Start of Block

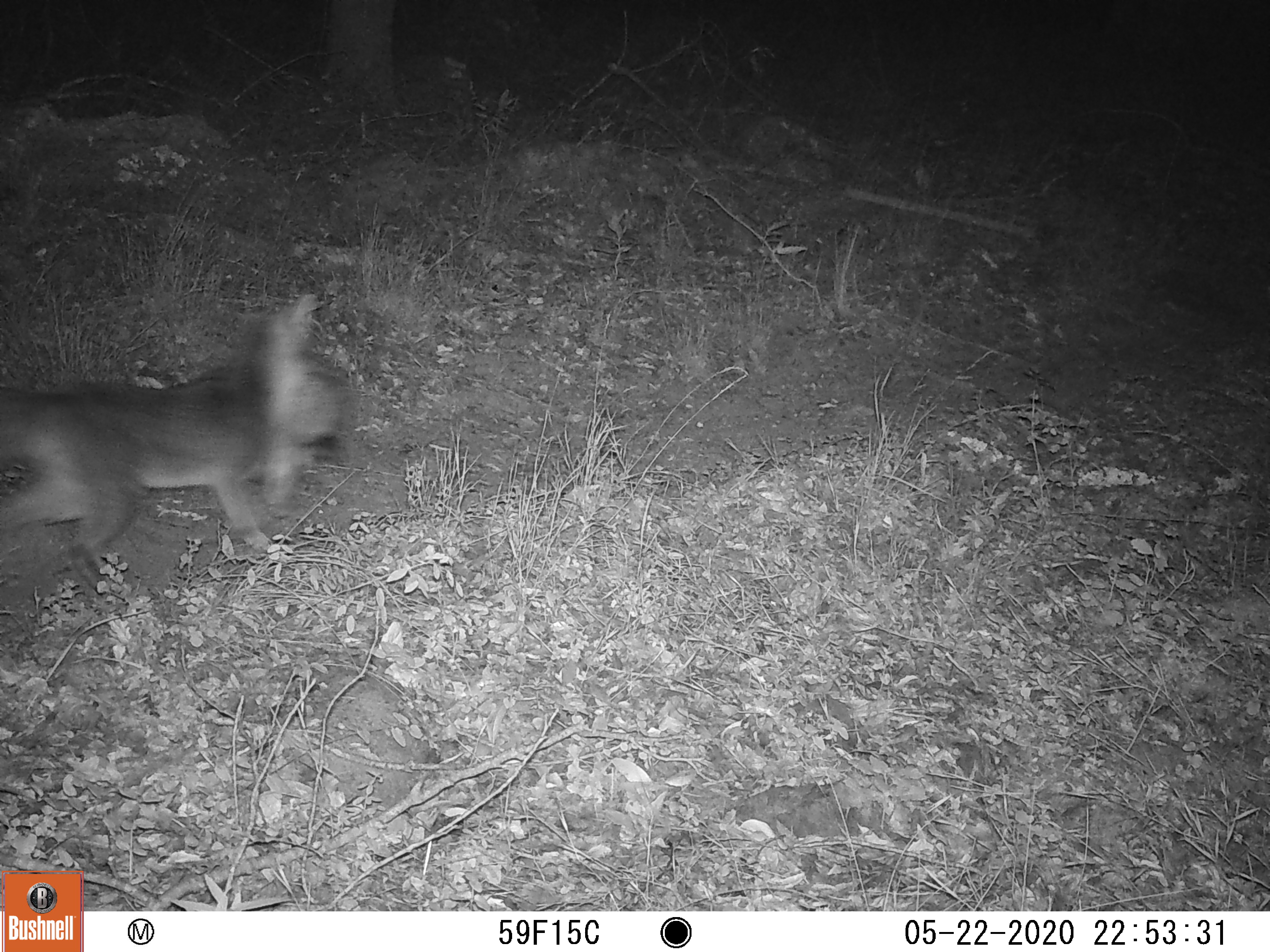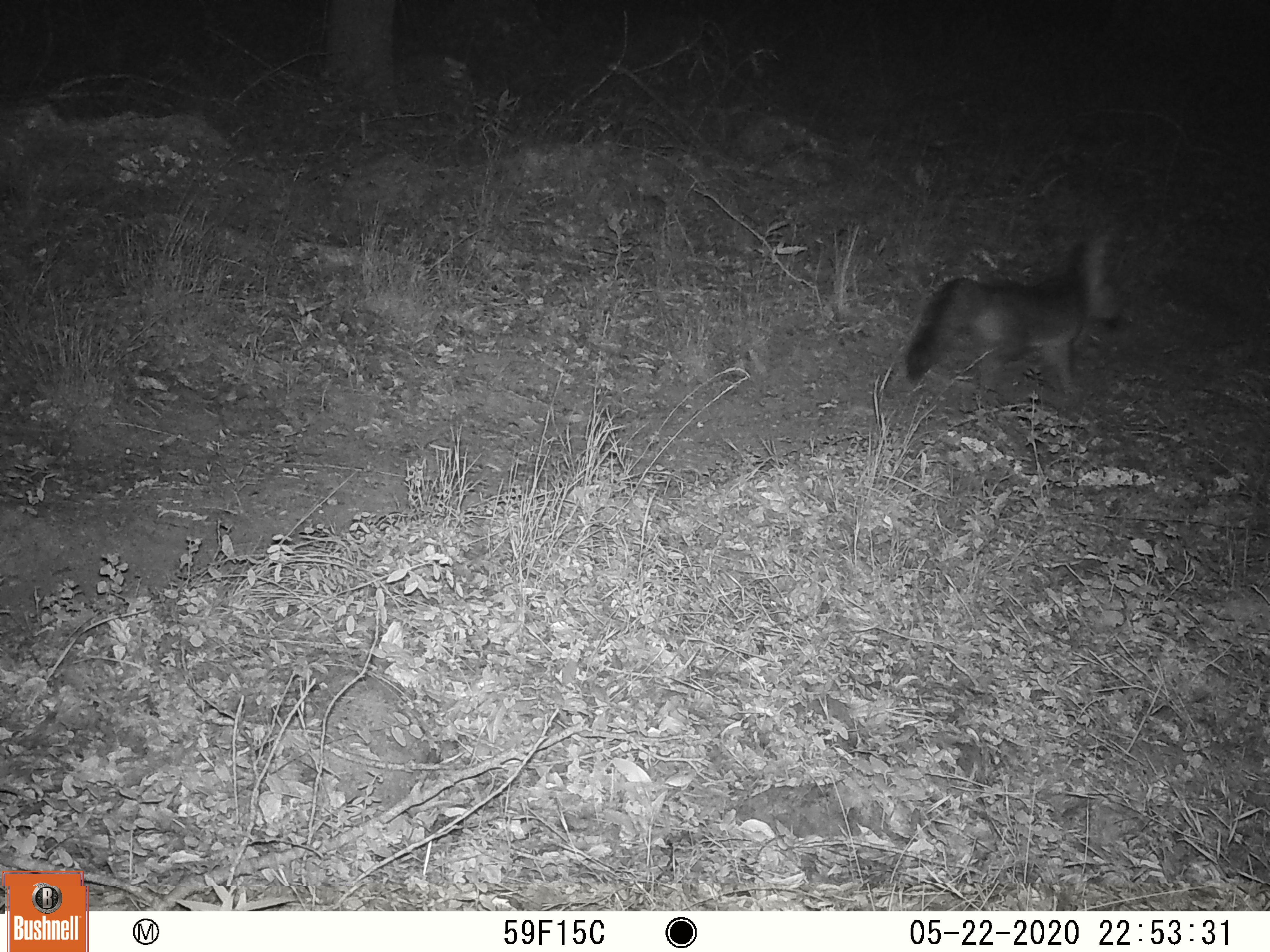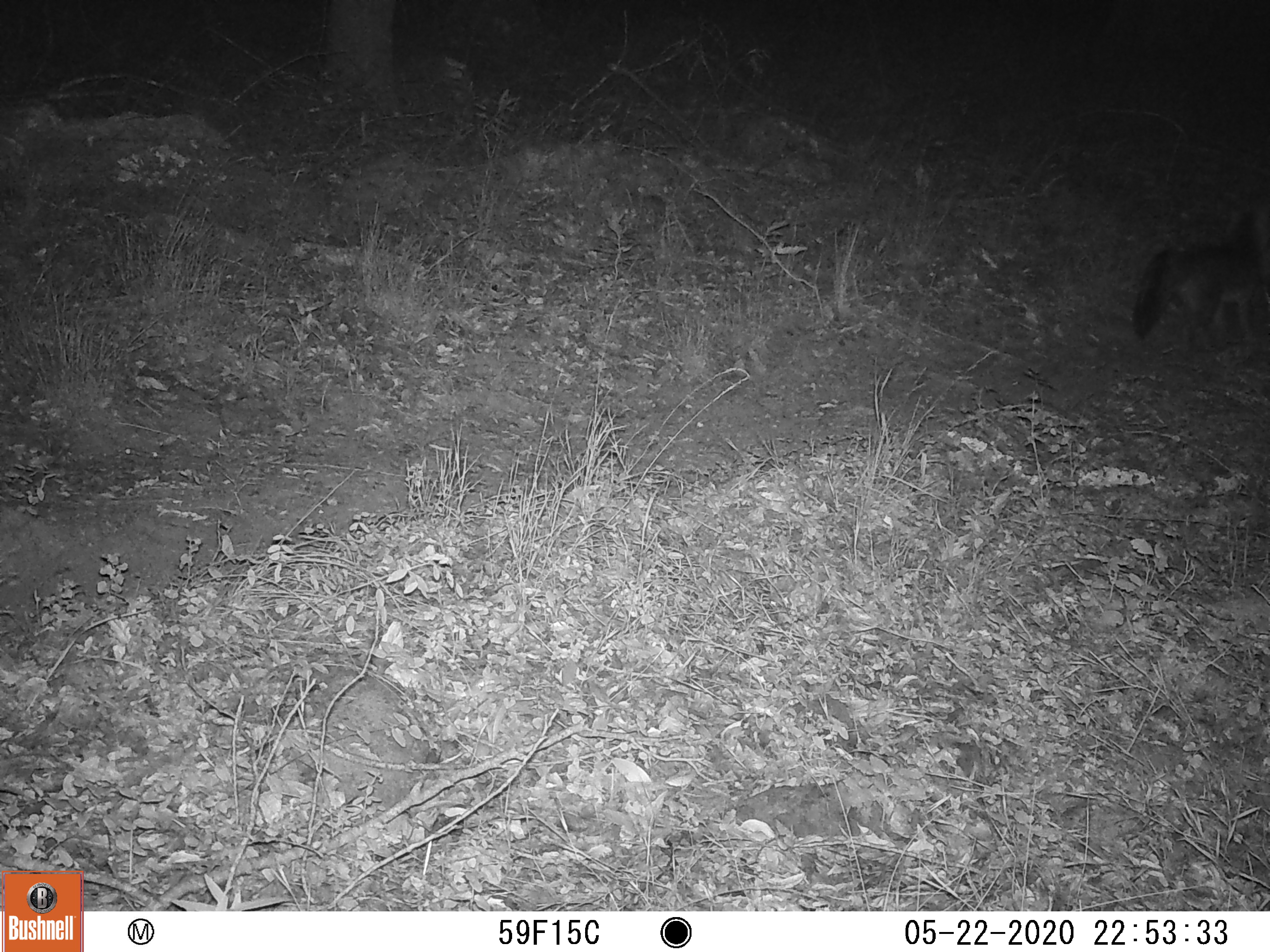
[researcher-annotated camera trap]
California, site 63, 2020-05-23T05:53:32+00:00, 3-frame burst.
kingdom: Animalia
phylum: Chordata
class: Mammalia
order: Carnivora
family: Canidae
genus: Urocyon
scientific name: Urocyon cinereoargenteus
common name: gray fox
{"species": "gray fox (Urocyon cinereoargenteus)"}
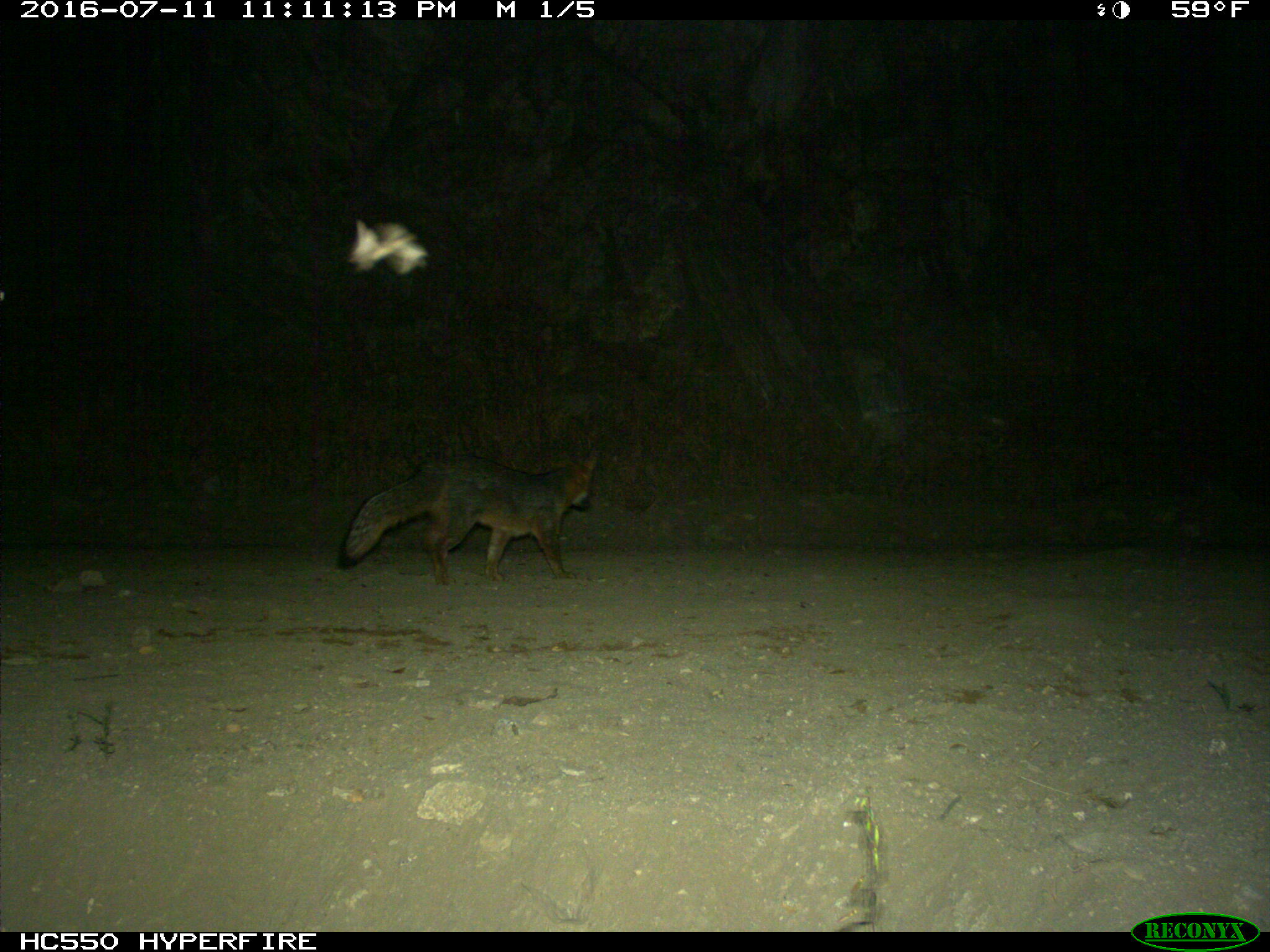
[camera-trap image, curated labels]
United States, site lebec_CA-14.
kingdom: Animalia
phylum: Chordata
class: Mammalia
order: Carnivora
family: Canidae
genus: Urocyon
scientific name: Urocyon cinereoargenteus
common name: gray fox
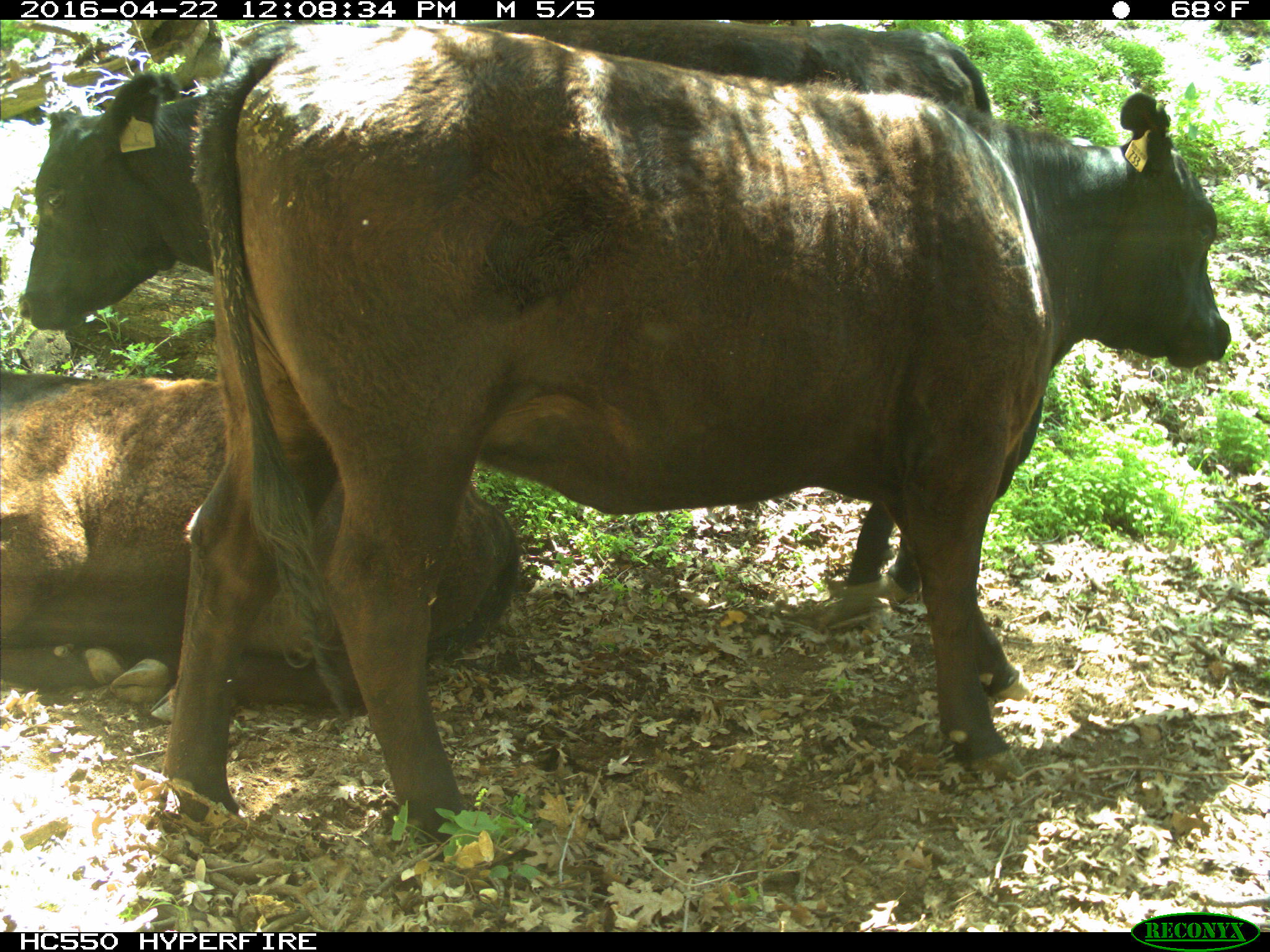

End of Block

## What you should do
Return each line from the material above exactly, but not the pictures.

## Response box
[researcher-annotated camera trap]
California, site 63, 2020-05-23T05:53:32+00:00, 3-frame burst.
kingdom: Animalia
phylum: Chordata
class: Mammalia
order: Carnivora
family: Canidae
genus: Urocyon
scientific name: Urocyon cinereoargenteus
common name: gray fox
{"species": "gray fox (Urocyon cinereoargenteus)"}
[camera-trap image, curated labels]
United States, site lebec_CA-14.
kingdom: Animalia
phylum: Chordata
class: Mammalia
order: Carnivora
family: Canidae
genus: Urocyon
scientific name: Urocyon cinereoargenteus
common name: gray fox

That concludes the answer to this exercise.